INSURANCE MANAGER. One of your brothers who works in the health insurance industry understands the ins and outs of private insurance and as it relates to Medicare. Congratulations, his strength will contribute greatly to the whole. But you don’t have to work for an insurance company to excel at this task. Some of us – yes, I’m one of them – really “gets it” when it comes to reconciling Explanations of Benefits (EOB) documents from health insurance companies. The Insurance Manager will work hand in hand with the Finance Manager to assure that any balances due a particular medical professional or institution is paid. This can really get sticky when attempting to make sure that everyone who is responsible for paying a part of the medical service – private insurance companies and Medicare – have paid their part prior to sending out a check for the balance. But effective Finance & Insurance Managers can successfully get the job done.

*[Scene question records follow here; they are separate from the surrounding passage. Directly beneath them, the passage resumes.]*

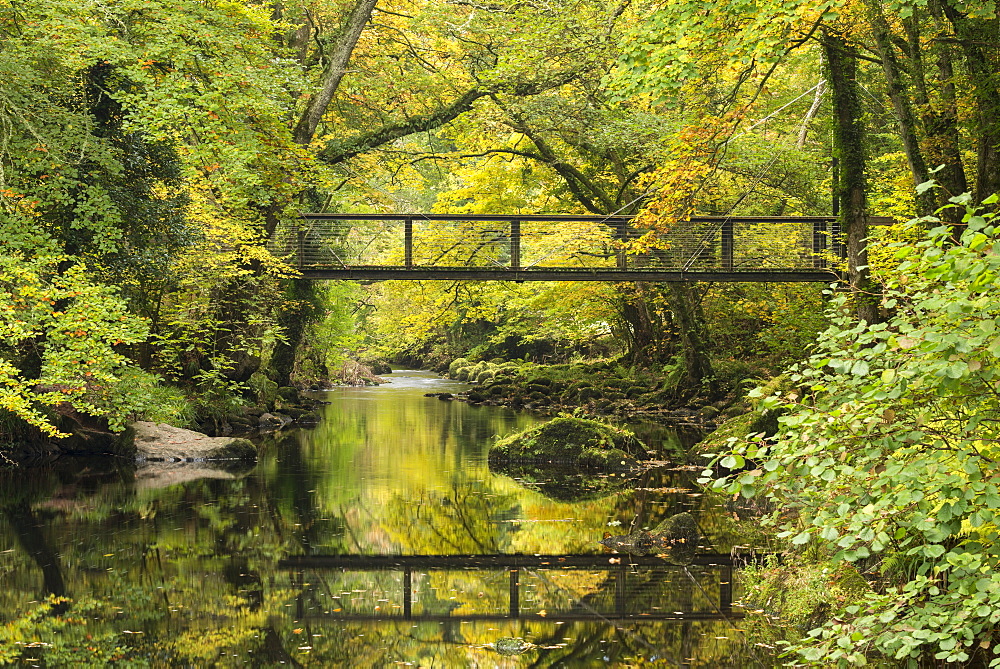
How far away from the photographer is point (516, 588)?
27.7 feet

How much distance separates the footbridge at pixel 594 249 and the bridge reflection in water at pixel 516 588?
349 inches

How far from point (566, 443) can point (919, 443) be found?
11.4 m

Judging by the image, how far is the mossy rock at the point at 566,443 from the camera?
616 inches

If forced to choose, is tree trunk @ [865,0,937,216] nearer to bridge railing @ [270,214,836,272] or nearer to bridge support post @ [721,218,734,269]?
bridge railing @ [270,214,836,272]

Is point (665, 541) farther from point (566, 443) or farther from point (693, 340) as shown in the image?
point (693, 340)

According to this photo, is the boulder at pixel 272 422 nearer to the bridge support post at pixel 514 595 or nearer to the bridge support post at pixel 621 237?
the bridge support post at pixel 621 237

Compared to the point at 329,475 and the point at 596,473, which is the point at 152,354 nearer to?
the point at 329,475

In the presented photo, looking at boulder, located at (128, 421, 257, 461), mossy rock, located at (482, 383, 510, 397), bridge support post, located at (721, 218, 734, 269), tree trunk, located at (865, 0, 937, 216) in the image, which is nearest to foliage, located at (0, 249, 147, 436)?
boulder, located at (128, 421, 257, 461)

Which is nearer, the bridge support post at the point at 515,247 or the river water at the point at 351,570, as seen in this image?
the river water at the point at 351,570

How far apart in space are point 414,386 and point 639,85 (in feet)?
84.8

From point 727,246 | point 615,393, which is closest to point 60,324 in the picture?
point 727,246

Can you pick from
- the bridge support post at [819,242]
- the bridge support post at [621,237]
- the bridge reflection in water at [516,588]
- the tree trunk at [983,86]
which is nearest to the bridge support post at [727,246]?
the bridge support post at [819,242]

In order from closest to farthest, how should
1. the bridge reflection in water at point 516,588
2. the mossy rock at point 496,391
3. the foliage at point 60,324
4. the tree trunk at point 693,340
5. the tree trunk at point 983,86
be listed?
the bridge reflection in water at point 516,588 → the tree trunk at point 983,86 → the foliage at point 60,324 → the tree trunk at point 693,340 → the mossy rock at point 496,391

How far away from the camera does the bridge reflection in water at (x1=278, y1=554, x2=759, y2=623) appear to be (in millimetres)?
7633
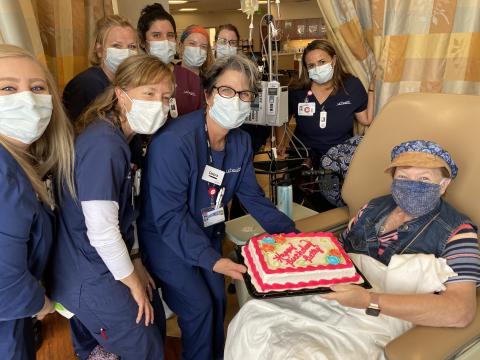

TRANSPORTATION MANAGER.Your other sister has recently retired, or has a very flexible work schedule, and has the ability to take Mom to the various doctor appointments that occur each month. Terrific.
That sister will be doing the running around with Mom and can make sure each appointment is scheduled, attended, and summarized. Since she’s going to these appointments with Mom, she can sit in on the appointment and bring up issues about which the family has concerns; she can take notes on what transpires during the doctor visit; then she can report the medical updates to the family so everyone is on the same page every step of the way. This sister will also need to be on the approved HIPAA document that the physician’s office requires in order for her to communicate and interact in such a way as to be on top of Mom’s ongoing health care.
FAMILY DYNAMICS THAT GET IN THE WAY OF EFFECTIVE MANAGING. Let’s face it, not every family gets along well enough to avoid the bumps in the caregiving road. If family dynamics were strained to begin with, you can certainly expect those dynamics to be heightened in stressful situations – and caring for Mom is certainly one of them. My article “Family dynamics that hamper caregiving success,” addresses family dysfunction and offers advice on how to lessen its impact on your caregiving team.
A team’s success is attainable – but each member has to dedicate themselves to the task at hand for that to happen.